Written instruction: Could you write out, word for word, everything from the line containing "How far is (227,121)" down to the last line of the block of data below, including both of those lines?

[A block of data]
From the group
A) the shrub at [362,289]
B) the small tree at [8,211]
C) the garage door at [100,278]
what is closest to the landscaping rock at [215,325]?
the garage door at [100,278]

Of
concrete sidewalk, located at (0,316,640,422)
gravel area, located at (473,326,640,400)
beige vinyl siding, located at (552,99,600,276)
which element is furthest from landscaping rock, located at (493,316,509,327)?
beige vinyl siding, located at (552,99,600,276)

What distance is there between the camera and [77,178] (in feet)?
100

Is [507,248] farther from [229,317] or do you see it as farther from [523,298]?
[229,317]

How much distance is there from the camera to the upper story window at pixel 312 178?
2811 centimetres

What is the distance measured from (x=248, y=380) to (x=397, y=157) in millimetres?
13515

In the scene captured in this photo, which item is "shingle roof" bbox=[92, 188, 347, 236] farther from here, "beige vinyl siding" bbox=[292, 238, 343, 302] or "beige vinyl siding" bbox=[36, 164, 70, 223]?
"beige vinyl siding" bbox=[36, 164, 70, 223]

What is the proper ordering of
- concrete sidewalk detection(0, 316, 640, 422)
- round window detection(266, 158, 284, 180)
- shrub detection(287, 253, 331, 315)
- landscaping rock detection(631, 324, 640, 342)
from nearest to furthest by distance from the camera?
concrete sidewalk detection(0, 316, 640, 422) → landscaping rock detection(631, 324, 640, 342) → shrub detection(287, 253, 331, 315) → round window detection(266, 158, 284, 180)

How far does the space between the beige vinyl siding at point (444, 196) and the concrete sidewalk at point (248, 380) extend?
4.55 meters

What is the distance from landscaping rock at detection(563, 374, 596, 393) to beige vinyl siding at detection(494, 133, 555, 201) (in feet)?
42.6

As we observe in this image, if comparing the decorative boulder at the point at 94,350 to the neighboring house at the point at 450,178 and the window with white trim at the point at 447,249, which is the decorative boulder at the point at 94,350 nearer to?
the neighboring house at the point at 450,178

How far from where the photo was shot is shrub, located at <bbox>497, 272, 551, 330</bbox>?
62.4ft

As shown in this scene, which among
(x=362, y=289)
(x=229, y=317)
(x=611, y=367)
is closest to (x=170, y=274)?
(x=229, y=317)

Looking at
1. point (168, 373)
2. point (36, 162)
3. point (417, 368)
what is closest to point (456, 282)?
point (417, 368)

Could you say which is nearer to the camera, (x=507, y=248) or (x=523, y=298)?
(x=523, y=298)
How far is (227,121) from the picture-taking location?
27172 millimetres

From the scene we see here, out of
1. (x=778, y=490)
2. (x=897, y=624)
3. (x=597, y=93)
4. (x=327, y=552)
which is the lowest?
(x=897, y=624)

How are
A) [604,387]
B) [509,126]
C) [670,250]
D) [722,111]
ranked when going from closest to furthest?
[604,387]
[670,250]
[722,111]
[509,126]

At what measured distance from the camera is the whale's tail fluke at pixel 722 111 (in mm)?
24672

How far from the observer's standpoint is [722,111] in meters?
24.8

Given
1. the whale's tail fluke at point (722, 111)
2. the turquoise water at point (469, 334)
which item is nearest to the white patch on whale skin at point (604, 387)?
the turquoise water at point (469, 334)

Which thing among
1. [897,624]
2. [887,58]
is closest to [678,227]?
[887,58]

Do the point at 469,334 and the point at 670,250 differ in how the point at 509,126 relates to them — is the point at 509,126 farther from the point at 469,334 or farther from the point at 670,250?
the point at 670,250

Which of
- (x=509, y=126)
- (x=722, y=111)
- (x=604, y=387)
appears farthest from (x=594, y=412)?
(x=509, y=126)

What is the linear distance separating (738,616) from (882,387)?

Result below:
How far is (227,121) from the picture-taking location?
27172 millimetres

From the scene we see here, out of
1. (x=778, y=490)
2. (x=897, y=624)
3. (x=597, y=93)
4. (x=327, y=552)
which is the lowest?
(x=897, y=624)

How are
A) [604,387]
B) [509,126]
C) [670,250]
D) [722,111]
ranked when going from closest to furthest?
[604,387]
[670,250]
[722,111]
[509,126]

At what measured distance from the camera is the whale's tail fluke at pixel 722 111 (in mm)?
24672

How far from the observer's standpoint is [722,111] in meters?
24.8

Given
1. the whale's tail fluke at point (722, 111)
2. the turquoise water at point (469, 334)
which item is nearest to the white patch on whale skin at point (604, 387)?
the turquoise water at point (469, 334)

Which thing among
1. [897,624]
2. [887,58]
is closest to [678,227]?
[887,58]

Do the point at 469,334 and the point at 670,250 differ in how the point at 509,126 relates to them — is the point at 509,126 farther from the point at 469,334 or farther from the point at 670,250?
the point at 670,250

Which of
- (x=509, y=126)
- (x=722, y=111)
- (x=604, y=387)
appears farthest from (x=594, y=412)?
(x=509, y=126)

What is the linear distance separating (738,616) from (882,387)?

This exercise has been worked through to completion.